In February 2017, paleontologists Chang-Fu Zhou and colleagues described a new species of pterosaur, Liaodactylus primus, from the Tiaojishan Formation in Liaoning, China. The Tiaojishan was deposited 160 million years ago, during the early Late Jurassic. Liaodactylus is known from a well-preserved skull and mandible as well as two neck vertebrae.
The skull is very long and narrow, and about 13 cm (5 inches) long. The snout makes up more than half of the skull's length, bearing more than 150 teeth in total. All teeth are inclined outwards and curved slightly inward, forming an interlocking basket of teeth when the jaws are closed. The teeth are more tightly packed and longer near the tips of the jaws. Although only known from a skull and some neck vertebrae, comparison to similar pterosaurs suggest its wingspan was about 40 cm (16 inches).
Liaodactylus lived in a humid subtropical forested environment dotted by lakes and crossed by rivers. Liaodactylus used its numerous teeth to grasp or filter small animals out of the water, similar to living flamingos. Zhou and colleagues point out that Liaodactylus is the earliest known filter-feeding pterosaur, a mode of life present in some pterosaurs for the next 60 million years.

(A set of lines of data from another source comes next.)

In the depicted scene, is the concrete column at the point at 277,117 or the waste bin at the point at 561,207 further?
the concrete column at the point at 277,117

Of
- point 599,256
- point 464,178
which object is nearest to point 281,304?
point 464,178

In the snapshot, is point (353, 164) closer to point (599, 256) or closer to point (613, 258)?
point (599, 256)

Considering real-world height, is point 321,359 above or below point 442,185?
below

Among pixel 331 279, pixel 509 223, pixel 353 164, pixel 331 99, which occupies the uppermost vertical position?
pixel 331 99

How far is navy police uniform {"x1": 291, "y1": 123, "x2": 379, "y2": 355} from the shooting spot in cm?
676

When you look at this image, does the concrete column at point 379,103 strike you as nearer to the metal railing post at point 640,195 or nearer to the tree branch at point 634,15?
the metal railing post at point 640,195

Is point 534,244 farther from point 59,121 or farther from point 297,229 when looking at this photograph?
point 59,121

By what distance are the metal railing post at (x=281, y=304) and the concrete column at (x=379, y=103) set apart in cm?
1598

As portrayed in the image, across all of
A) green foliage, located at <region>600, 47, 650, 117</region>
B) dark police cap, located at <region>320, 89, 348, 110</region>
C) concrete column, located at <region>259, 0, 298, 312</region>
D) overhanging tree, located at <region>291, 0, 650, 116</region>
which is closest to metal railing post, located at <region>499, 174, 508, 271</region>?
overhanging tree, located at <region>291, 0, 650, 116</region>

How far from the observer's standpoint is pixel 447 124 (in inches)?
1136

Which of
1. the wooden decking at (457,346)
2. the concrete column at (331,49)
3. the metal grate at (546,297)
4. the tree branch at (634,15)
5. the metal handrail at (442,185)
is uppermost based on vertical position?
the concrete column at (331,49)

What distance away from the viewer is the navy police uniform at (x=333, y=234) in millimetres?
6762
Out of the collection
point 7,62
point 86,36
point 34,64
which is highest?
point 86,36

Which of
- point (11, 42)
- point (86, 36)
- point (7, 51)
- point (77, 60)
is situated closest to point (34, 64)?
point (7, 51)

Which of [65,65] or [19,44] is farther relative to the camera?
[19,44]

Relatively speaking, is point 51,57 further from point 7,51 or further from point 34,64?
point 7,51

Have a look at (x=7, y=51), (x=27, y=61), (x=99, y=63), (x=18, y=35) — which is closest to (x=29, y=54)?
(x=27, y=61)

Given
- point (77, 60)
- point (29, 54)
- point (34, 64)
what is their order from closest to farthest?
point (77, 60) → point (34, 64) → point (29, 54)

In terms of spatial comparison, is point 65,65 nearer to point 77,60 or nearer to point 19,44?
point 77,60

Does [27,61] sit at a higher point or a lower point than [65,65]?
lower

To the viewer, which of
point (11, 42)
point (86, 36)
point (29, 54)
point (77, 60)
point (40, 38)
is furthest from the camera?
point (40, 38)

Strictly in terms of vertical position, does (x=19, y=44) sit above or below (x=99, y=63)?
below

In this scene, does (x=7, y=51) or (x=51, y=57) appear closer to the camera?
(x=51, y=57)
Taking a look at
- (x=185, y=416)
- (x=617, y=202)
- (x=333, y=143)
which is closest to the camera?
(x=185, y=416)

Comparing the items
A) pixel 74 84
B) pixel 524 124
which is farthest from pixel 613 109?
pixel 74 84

Liaodactylus was a ctenochasmatid, a large group of filter-feeding pterosaurs found in Upper Jurassic and Lower Cretaceous rocks in mostly northern continents. Liaodactylus is both the earliest ctenochasmatid, and one of the earliest pterodactyloids. Pterodactyloidea is the enormous lineage of short-tailed pterosaurs that dominated the Cretaceous skies. Zhou and colleagues compared Liaodactylus and the ctenochasmatids to their closest relatives. They found that the filter-feeding ctenochasmatids evolved from small fish-eating pterosaurs. Even within the ctenochasmatids, the teeth become more efficient filters in later species.